*** EXCERPTED PASSAGE Section Begins ***

In the evening before the execution the Church offered its ministrations. Rysakov eagerly received the priest, talked with him for a long time, confessed and received the Eucharist.

On the morning of 15 April [3 April, Old Style], the prisoners were transported to the parade grounds of the Semenovsky Regiment, where the execution was set to take place. They were all dressed in black prison uniforms, and on their chests hung a placard with the inscription: "Regicide". Rysakov and Zhelyabov were placed on the first cart which was drawn through the city by a pair of horses, while Kibalchich, Perovskaya and Mikhailov were placed on a second cart. Along the route, Rysakov's head was bent; he and Zhelyabov avoided eye contact.

The correspondent of the London Times estimated that the execution was attended by a hundred thousand spectators. It is reported that during the proceedings, Rysakov more than once showed signs of failing strength. According to eyewitnesses, at the foot of the gallows, Rysakov appeared ghastly pale. When priests ascended the gallows to give the last rites, the convicts almost simultaneously approached them and kissed the crucifix. Once the priests withdrew, Zhelyabov and Mikhailov approached Perovskaya and they kissed each other good-bye. Rysakov stood motionless looking at Zhelyabov the whole time. Perovskaya had turned away from Rysakov.

*** EXCERPTED PASSAGE Section Ends ***
*** DATA Section Begins ***

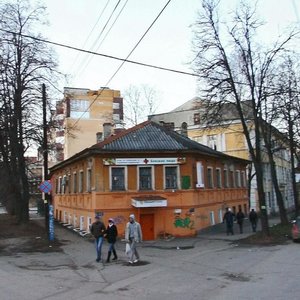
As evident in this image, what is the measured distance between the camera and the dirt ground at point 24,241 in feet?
70.1

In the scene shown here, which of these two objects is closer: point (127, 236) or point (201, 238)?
point (127, 236)

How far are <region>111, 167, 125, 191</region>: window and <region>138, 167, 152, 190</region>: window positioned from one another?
42.8 inches

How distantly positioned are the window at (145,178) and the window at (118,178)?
3.57 feet

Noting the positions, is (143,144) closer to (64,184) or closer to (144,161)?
(144,161)

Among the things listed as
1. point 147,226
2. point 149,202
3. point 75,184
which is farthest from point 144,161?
point 75,184

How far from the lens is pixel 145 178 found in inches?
1114

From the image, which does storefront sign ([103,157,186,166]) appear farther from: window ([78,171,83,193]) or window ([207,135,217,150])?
window ([207,135,217,150])

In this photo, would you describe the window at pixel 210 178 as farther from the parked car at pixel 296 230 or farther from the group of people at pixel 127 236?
the group of people at pixel 127 236

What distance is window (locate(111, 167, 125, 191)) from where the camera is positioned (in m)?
27.8

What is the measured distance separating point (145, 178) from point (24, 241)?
8.33 m

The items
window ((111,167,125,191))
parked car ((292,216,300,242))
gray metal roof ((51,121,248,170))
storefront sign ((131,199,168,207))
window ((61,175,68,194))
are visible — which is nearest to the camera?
parked car ((292,216,300,242))

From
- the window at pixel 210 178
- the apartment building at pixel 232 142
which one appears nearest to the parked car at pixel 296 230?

*** DATA Section Ends ***

# [ACTIVITY LIST]
**1.** Translate this sentence from the execution account into Spanish: "Rysakov stood motionless looking at Zhelyabov the whole time."
**2.** Carry on the execution account from its final sentence, keeping to the same formal register.

# [TASK RESPONSES]
**1.** Rysakov permaneció inmóvil, mirando a Zheliábov todo el tiempo.

**2.**
The executions commenced at 9:20 AM with Kibalchich. Rysakov was last to be hanged and therefore had to witness the execution of all his companions. He appeared to faint when the executioner placed the blindfold over his face. From the moment the suspension began, for several minutes Rysakov desperately tried to keep his feet to the stool. The executioner pulled the stool from under his legs, and gave his body a strong push forward. At 9:30 AM the execution was over; the executioner left the gallows and the drums stopped beating. The body of Rysakov and his accomplices were allowed to hang for twenty minutes. A military doctor then examined the corpses, and at 9:50 they were cut down from the gallows and placed in black wooden coffins. They were buried in a nameless common grave.